_Objective_
Arrange every line of the records below as a Markdown table with the columns "Row" and "Line", numbering the rows and leaving out blank lines.

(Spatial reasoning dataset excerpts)

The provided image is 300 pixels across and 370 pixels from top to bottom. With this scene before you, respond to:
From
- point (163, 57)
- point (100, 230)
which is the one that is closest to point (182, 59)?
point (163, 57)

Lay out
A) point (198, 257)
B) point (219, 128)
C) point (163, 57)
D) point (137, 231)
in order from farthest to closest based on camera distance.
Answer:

_Output for this task_
| Row | Line |
|---|---|
| 1 | The provided image is 300 pixels across and 370 pixels from top to bottom. With this scene before you, respond to: |
| 2 | From |
| 3 | - point (163, 57) |
| 4 | - point (100, 230) |
| 5 | which is the one that is closest to point (182, 59)? |
| 6 | point (163, 57) |
| 7 | Lay out |
| 8 | A) point (198, 257) |
| 9 | B) point (219, 128) |
| 10 | C) point (163, 57) |
| 11 | D) point (137, 231) |
| 12 | in order from farthest to closest based on camera distance. |
| 13 | Answer: |